• Text block:
++++++++++++++++++++

Our results showed that there were significant decrease of weight (P<0.0001, MD = –0.5, 95% CI –0.74 to –0.25, I2 = 35%), LDL-C (P = 0.05, MD = –0.08, 95% CI –0.16 to 0.00, I2 = 27%), CRP (P<0.0001, MD = –0.36, 95% CI–0.54 to –0.18, I2 = 69%) in whole grain group compared with control group (Figure 2–4).. There were no significant difference in waist circumference (P = 0.76, MD = –0.12, 95% CI–0.92 to 0.68, I2 = 44%), systolic blood pressure (P = 0.88, MD = –0.11, 95% CI–1.55 to 1.33, I2 = 3%), diastolic blood pressure (P = 0.39, MD = –0.44, 95% CI–1.44 to 0.57, I2 = 15%), fasting glucose (P = 0.11, MD = –0.05, 95% CI–0.12 to 0.01, I2 = 31%) between two groups (Figure 5–8)..
Bias risk of included studies was performed by Revman (Figure 9).. As the randomized controlled trials involved dietary intervention, some researches failed to implement blind intervention on subjects which leading to high performance bias.
CVD remains the leading cause of mortality worldwide and obesity is a convinced risk factor for the pandemic of CVD. Slavin J. has reported the mechanism of the protective effect of whole grains in preventing CVD in 2003[25], including changing gut environment by dietary fiber, carbohydrate and short-chain fatty acid, being rich in antioxidants and regulating glucose metabolism and insulin response. With the uncovering of this mechanism, whole grains are recommended in 2003 edition of Australia dietary guidelines[26]. In 2013 edition, guideline emphasized that at least 4 to 6 serves of grain food, mostly whole grains, per day is recommended for adult, especially for people with high risk of CVD and obesity[27]. In our systematic review, we hypothesised that obese patients accepted whole grain diet intervention would have a greater improvement of CVD risk factors, including body weight, LDL-C concentration, systolic BP, waist circumference, CRP, insulin resistance index and BMI. However, compared to control group, we only observed a slightly greater reduction in body weight and LDL-C concentration. Whole grain diet group participants also had a greater reduction in CRP, although the heterogenity among studies is relatively large.

++++++++++++++++++++

• Exercise data:
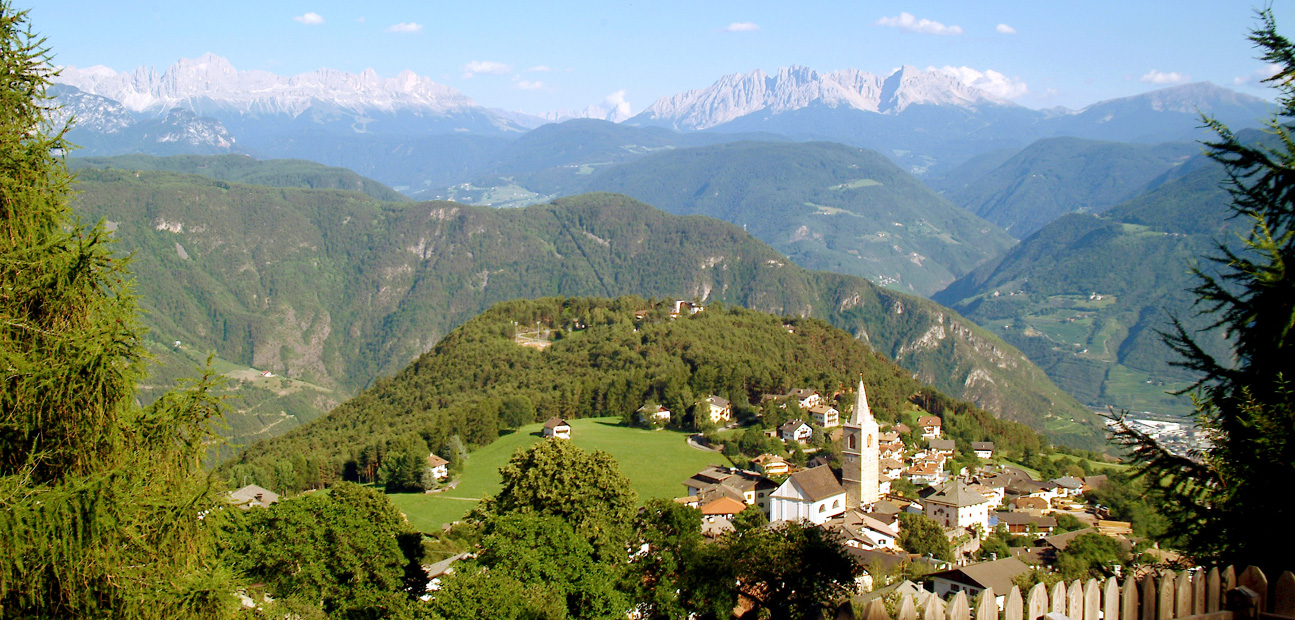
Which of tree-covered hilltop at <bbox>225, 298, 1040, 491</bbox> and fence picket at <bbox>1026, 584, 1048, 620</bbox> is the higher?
fence picket at <bbox>1026, 584, 1048, 620</bbox>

++++++++++++++++++++

• Problem A: According to the whole grain passage, which software was used to assess bias risk of the included studies?
• Problem B: Edit the whole grain passage: copy it out beginning at the words "Bias risk of" and stopping after "high performance bias.", with "Revman" swapped for "RevMan 5".
Draw only on the whole grain passage, not on the material.

• Response area A: Revman.

• Response area B:
Bias risk of included studies was performed by RevMan 5 (Figure 9).. As the randomized controlled trials involved dietary intervention, some researches failed to implement blind intervention on subjects which leading to high performance bias.